Trecho:
※ ※ ※

A exigência do diploma superior específico para o exercício da profissão de jornalista pode voltar. Contrariando interpretação recente do STF – que extinguiu a necessidade de formação para os jornalistas –, circulam no Congresso Nacional projetos de emenda à Constituição que recolocam aquela obrigatoriedade. A PEC do senador Antônio Carlos Valadares (PSB-SE) já foi apresentada na semana passada; a do deputado federal – e também jornalista – Paulo Pimenta (PT-RS) está colhendo assinaturas.

E também contrariando certas declarações do ministro Gilmar Mendes e de outros intérpretes antidiploma, juristas de renome afirmam que é possível, sim, a recriação da exigência por meio do legislativo. É o caso do ex-ministro do STF Maurício Correa, do presidente nacional da OAB, Cezar Brito, e dos professores titulares João dos Passos Martins Neto, do curso de Direito da Universidade Federal de Santa Catarina, e Antônio Álvares da Silva, do curso de Direito da Universidade Federal de Minas Gerais, entre outros.

※ ※ ※

Registros fornecidos:
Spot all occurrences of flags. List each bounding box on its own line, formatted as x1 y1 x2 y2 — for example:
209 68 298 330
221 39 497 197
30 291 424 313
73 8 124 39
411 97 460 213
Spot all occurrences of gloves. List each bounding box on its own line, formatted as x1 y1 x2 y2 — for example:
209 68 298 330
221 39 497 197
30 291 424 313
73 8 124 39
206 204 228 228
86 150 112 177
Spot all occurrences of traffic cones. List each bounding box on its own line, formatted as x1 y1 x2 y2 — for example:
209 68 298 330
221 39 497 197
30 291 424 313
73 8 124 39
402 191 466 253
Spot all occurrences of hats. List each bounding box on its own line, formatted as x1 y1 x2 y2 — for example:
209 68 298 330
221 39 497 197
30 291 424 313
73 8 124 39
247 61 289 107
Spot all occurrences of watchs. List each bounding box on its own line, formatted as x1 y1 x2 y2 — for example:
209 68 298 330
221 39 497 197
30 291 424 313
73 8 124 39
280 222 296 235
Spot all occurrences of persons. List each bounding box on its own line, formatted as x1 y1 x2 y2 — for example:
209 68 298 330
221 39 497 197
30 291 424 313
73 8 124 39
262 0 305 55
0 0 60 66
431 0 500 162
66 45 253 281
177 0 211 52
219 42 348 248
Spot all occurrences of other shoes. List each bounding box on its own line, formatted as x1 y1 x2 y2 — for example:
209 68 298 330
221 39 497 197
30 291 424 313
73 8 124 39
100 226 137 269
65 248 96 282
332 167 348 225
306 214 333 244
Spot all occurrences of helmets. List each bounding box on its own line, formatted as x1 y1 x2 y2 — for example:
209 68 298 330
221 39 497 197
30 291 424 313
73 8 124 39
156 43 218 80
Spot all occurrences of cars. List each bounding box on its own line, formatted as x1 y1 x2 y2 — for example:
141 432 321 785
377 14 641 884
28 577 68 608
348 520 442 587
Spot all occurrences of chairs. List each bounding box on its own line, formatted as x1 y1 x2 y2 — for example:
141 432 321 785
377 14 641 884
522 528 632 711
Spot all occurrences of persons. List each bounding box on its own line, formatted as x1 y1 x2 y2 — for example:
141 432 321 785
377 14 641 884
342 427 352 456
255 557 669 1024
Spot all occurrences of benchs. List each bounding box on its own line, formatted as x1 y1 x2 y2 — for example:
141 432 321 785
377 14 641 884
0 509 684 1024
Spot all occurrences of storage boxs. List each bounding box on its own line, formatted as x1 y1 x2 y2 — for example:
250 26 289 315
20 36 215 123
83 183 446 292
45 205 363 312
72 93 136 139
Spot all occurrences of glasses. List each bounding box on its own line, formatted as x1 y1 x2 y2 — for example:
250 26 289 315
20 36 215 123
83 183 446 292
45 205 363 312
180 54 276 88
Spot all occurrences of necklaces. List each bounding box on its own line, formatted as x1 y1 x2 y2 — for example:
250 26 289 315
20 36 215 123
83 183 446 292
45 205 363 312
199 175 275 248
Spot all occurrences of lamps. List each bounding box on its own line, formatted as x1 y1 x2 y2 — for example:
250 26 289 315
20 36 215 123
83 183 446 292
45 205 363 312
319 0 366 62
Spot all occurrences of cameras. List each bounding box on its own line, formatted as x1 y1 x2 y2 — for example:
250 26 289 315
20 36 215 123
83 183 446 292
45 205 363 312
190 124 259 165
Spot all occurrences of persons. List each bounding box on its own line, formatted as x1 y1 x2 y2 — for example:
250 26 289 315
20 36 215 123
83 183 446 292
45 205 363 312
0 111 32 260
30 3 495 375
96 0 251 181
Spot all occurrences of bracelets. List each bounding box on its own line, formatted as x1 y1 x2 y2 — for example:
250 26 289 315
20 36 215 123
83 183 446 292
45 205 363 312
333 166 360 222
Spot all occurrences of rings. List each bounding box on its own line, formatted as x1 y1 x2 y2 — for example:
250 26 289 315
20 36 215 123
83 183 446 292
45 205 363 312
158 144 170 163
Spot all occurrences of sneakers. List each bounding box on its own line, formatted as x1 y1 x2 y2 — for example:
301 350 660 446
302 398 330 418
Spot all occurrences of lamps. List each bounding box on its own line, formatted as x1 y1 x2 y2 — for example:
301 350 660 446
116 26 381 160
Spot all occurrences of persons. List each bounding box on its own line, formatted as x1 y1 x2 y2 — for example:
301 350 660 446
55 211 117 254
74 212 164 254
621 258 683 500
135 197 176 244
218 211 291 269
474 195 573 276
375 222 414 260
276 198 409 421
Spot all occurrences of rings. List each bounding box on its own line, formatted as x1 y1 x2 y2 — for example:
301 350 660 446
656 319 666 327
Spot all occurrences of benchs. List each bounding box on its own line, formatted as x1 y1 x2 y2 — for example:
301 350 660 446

※ ※ ※

Desafio 1:
Responda com base no trecho:
(a) Qual senador já apresentou sua PEC na semana passada?
(b) De quem é a proposta que está colhendo assinaturas?
(c) Em que universidade João dos Passos Martins Neto é professor titular?
Desafio 2:
Por favor, diga se cada afirmação concorda com o trecho, citando as palavras dele que decidem:
(a) O STF extinguiu a necessidade de formação para os jornalistas.
(b) Paulo Pimenta é senador.
(c) Os juristas citados consideram impossível recriar a exigência pelo legislativo.
Os registros não têm relação com o trecho.

Resposta final 1:
(a) Antônio Carlos Valadares (PSB-SE).
(b) Do deputado federal Paulo Pimenta (PT-RS), que também é jornalista.
(c) Na Universidade Federal de Santa Catarina, no curso de Direito.

Resposta final 2:
(a) Sim: "que extinguiu a necessidade de formação para os jornalistas".
(b) Não: "a do deputado federal – e também jornalista – Paulo Pimenta (PT-RS)".
(c) Não: "juristas de renome afirmam que é possível, sim, a recriação da exigência por meio do legislativo".